紙幣改刷と切手 | 郵便・切手から 時代を読み解く

郵便・切手から 時代を読み解く

切手コレクター必見! 経済評論家にして郵便・切手評論家でもある池田健三郎が、辛口トークと共に「ゆうびん」や「切手」を通じて時代を読み解きます。
単なる「切手あつめ」や「郵便物コレクション」とは次元の違う、奥深き大人のライフワークの醍醐味をお伝えします。

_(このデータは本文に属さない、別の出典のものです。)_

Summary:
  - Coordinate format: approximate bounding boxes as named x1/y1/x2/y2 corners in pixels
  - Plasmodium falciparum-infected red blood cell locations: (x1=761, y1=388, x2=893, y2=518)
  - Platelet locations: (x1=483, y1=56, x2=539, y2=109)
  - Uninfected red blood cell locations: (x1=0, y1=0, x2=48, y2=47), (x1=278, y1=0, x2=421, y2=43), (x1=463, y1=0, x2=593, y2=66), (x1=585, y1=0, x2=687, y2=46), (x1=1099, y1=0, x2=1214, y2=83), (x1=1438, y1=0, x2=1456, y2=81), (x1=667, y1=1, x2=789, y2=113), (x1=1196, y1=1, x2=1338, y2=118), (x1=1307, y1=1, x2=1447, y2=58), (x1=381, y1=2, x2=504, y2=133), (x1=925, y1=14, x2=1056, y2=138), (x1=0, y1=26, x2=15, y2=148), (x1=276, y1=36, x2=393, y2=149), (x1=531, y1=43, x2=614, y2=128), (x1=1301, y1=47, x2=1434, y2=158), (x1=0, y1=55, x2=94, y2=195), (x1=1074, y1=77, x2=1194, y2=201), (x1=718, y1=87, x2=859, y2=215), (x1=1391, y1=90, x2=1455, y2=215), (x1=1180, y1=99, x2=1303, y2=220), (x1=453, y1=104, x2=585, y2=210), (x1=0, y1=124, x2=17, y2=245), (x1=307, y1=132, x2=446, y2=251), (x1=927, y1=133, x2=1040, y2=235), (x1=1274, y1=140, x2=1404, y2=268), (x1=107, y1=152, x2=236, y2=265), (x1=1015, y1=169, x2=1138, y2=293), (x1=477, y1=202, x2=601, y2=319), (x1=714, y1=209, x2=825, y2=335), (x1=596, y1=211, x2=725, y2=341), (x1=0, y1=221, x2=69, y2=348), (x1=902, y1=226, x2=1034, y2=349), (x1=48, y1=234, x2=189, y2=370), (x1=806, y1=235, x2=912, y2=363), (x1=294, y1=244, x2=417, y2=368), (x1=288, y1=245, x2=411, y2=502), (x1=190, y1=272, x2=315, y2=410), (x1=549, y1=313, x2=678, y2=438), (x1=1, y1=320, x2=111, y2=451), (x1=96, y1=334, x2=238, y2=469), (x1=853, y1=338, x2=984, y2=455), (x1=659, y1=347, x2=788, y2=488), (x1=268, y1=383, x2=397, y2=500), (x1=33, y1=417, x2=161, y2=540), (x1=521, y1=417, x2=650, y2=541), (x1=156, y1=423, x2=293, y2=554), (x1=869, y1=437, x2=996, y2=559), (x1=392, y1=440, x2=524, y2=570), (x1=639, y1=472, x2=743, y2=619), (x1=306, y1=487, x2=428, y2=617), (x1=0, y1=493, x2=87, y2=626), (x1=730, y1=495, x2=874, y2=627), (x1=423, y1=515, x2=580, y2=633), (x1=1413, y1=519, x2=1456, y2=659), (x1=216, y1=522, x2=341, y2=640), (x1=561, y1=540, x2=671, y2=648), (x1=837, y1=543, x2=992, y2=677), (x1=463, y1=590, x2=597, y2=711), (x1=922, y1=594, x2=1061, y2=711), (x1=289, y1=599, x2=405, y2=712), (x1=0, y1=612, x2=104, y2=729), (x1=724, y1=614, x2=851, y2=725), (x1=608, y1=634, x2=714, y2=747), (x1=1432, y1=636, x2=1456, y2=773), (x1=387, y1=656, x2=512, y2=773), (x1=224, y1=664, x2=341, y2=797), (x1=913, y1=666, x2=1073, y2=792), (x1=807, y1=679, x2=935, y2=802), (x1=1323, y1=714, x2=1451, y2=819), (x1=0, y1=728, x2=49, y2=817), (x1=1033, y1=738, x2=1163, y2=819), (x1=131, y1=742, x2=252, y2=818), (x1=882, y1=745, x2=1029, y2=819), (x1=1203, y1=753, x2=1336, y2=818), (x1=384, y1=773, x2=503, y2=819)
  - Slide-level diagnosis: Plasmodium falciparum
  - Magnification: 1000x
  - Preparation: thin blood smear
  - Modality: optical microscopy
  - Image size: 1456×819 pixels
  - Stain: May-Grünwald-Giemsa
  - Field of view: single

財務省から、2024年以降に流通させる新紙幣の様式についてのリリースが出た関係で、一昨日から昨日にかけては急遽、報道関係の対応に追われることになり、テレビとラジオ生出演が重なって多忙を極めました。

 

フィラテリストでもあるわたくしが視聴者にぜひ知っておいていただきたかったことは、「新札に採用される3人の偉人(渋沢栄一、津田梅子、北里柴三郎)はいずれも、過去に切手図案に採用されている」ということです。

 

 

すなわち、これをもって既に、この3名の人選に関し「公共性のテスト」は終わっているわけです。

 

その意義は、わが国の郵政当局(全株式を国が保有する日本郵便)が独占的に発行している郵便切手は、紙幣同様に公共性が極めて強い公共財なので、「何か図案選定上の問題があれば、今日までのどこかでそれが顕在化しているはずだ」ということ、つまり、それがないということは「紙幣の図案とするに何らの問題なし」ということです。

 

例えば渋沢栄一翁について、今になって「彼はかつての大日本帝国の植民地経営に貢献したので不適」などという趣旨のクレームが近隣諸国から出てきたとしても、「それならば何故、切手に採用された段階でそれを指摘しなかったのか。ましてや国内使用限定の紙幣と異なり、切手は外国郵便物に貼られて世界中にバラまかれたのに」と返されてしまえば、そうした「クレーマー」はぐうの音も出ないということになりましょう。